[Your instructions] Revise the material below by replacing "closer" with "nearer" wherever it occurs, keeping everything else unchanged. Leave the pictures out of your answer.

[Task input]
==*==

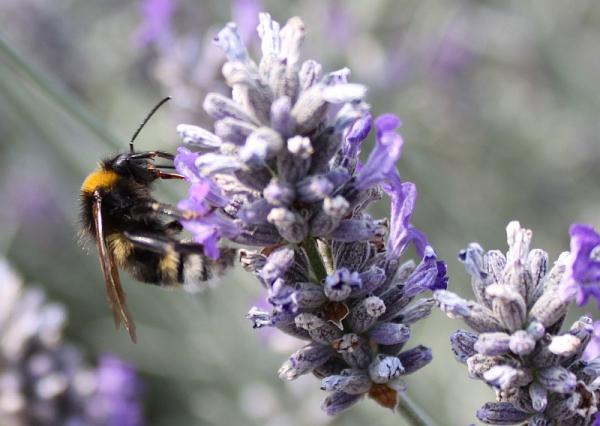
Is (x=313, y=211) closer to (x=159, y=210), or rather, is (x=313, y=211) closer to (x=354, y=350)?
(x=354, y=350)

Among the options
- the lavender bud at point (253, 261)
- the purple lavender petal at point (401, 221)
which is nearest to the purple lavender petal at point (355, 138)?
the purple lavender petal at point (401, 221)

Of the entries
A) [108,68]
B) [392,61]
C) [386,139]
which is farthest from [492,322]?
[108,68]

==*==

[Task solution]
Is (x=313, y=211) nearer to (x=159, y=210), or rather, is (x=313, y=211) nearer to (x=354, y=350)?
(x=354, y=350)

Among the options
- the lavender bud at point (253, 261)
- the purple lavender petal at point (401, 221)
which is nearest to the purple lavender petal at point (355, 138)?
the purple lavender petal at point (401, 221)

Of the entries
A) [108,68]
B) [392,61]
C) [386,139]
which is farthest from [492,322]?
[108,68]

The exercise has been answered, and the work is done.